Every time I make this recipe, when I say the bracha for taking challah, I also say, “Thank you, Marion.”

Aunt Ruth’s Beautiful, Delicious, Magnificent Challah (I Don’t Mean to Boast, but It’s True)

Mix together 2 packages of dry yeast plus 2 tablespoons of sugar, with ½ cup warm water (not too hot) and allow to rise for 10-15 minutes or however long it takes to rise.

Coat mixing bowl with 1 cup oil. Add ¼ cup honey and ¼ cup sugar for lovely texture.

In a separate bowl beat 4 large eggs plus 2/3 [should be in fractions font] cup water. Add to above with the yeast mixture.

With dough hook, slowly beat in approximately 6½ cups of bread flour, ¼ cup at a time. I never measure how much flour I add because the dough will tell me when it is not sticky and is very pliable. You want a soft, sort of moist dough, not one that is dry and crumbly.

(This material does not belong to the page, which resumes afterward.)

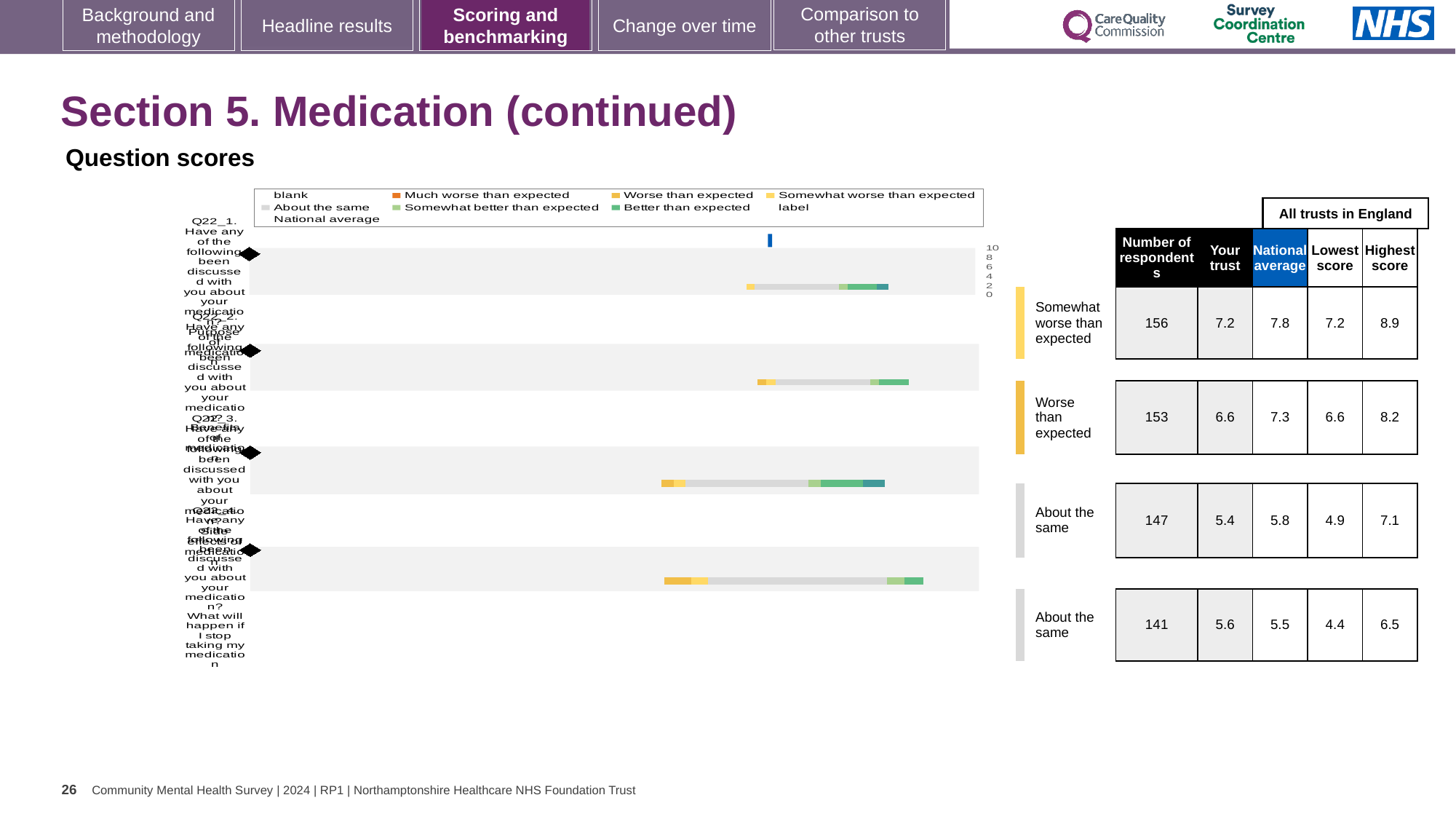
In the table, what is the lowest score for the first row? 7.2 In the table, what is the number of respondents for the first row (Somewhat worse than expected)? 156 In the table, what is the difference between the national average and the 'Your trust' score in the second row? 0.7 In the table, what is the highest score for the fourth row? 6.5 Which row of the table has the highest number of respondents? the first row (Somewhat worse than expected), 156 In the table, what is the 'Your trust' score for the second row (Worse than expected)? 6.6 What heading appears above the Lowest score and Highest score columns of the table? All trusts in England In the fourth row of the table, which is larger: the 'Your trust' score or the national average? Your trust (5.6) What kind of chart is shown on the left of the slide? bar chart How many question rows (bars) does the chart on the left show? 4 Which row of the table has the lowest 'Your trust' score? the third row (About the same), 5.4 In the table, what is the national average for the third row? 5.8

During the last addition of flour you may add 2 cups yellow raisins. First soak the raisins in orange juice (for sweetness) for about 10 minutes to plump them up. I like raisins, but a lot of people don’t. For the holidays, I use raisins. It sets the challah apart from the everyday challahs.

Beat dough with dough hook until dough starts to climb up the beaters. I take the dough out of the bowl, plop it on lightly floured counter and knead it for about 15 minutes.

Oil bottom of the bowl from which it came, plop in dough, slightly oil top, cover with very lightly oiled plastic wrap, and allow to rise until double in bulk. Don’t rush this step. It takes approximately 1-1½ hours to rise, depending on humidity.

After it has risen, punch the little darling down.

Turn dough out onto very lightly floured counter. Now you can form it into a shape and use whatever pans you desire. Put in lightly oiled pans, cover again and allow to rise until double in bulk. Brush with egg yolk to which a bit of orange juice or water has been added. You can also add sesame or poppy seeds.

Bake at 350 degrees F. For 4 small challahs in small loaf pans, bake for 25-30 minutes. For 2 braided challahs, bake on cookie sheet for about 45 minutes. For 1 large challah, you can bake in angel food tube pan for about an hour. Always check baking in the last 10-15 minutes to see if challahs are browning too fast. If they are, cover lightly with aluminum foil.


P.S. The dough can be mixed by hand, rather than with an electric mixer, it’s just a lot more work. PJC

Ruth Stone Lasday, 90, lives in Squirrel Hill.